Subject: Chester, England
Period: 1638 (published)
Publication: Sciographia Cosmica
Color: Hand Color
Size:
5.8 x 3.5 inches
14.7 x 8.9 cm
This panoramic view of Chester shows the city on the River Dee. In the foreground is a figure with snakes for hair, holding a snake in one hand and a heart in the other. The figure is the personification of envy, illustrating the Latin and German text above and below the view, which translates as "Thou enviest every man his happiness and yet thou canst not prevent it. The envious man torments himself the most, by perpetually gnawing his own heart."

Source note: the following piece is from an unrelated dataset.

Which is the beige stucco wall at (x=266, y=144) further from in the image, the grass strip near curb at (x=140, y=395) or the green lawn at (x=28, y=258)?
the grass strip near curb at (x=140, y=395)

Meisner's emblem book, containing over 800 pictorial-poetic compositions, was enormously popular throughout Europe in the 17th century. The plan views were based on the work of De Bry, Braun & Hogenberg, Merian and others with the addition of emblematic figures or scenes in the foreground, juxtaposed with moralizing and edifying verses beneath the image and a Latin motto at top. It was originally issued with 52 plates as the Thesaurus philo-politicus in 1623-24. After Meisner's death in 1625, Eberhard Kieser, with assistance from Johann L. Gottfried, completed the work and published it until 1631. The plates then appeared in the eight parts of Sciographia Cosmica published by Paulus Furst between 1637-78. The plates for these editions were renumbered alphanumerically in the upper right corners - A-H (identifying the 8 parts) and 1-100 (plate number). They were finally issued in 1700 and 1704 in Rudolf J. Helmer's Politica-politica.
References: King (2nd ed.) pp. 104-5.
Condition: B+
There is a tiny hole near center caused by a paper flaw, and marginal soiling.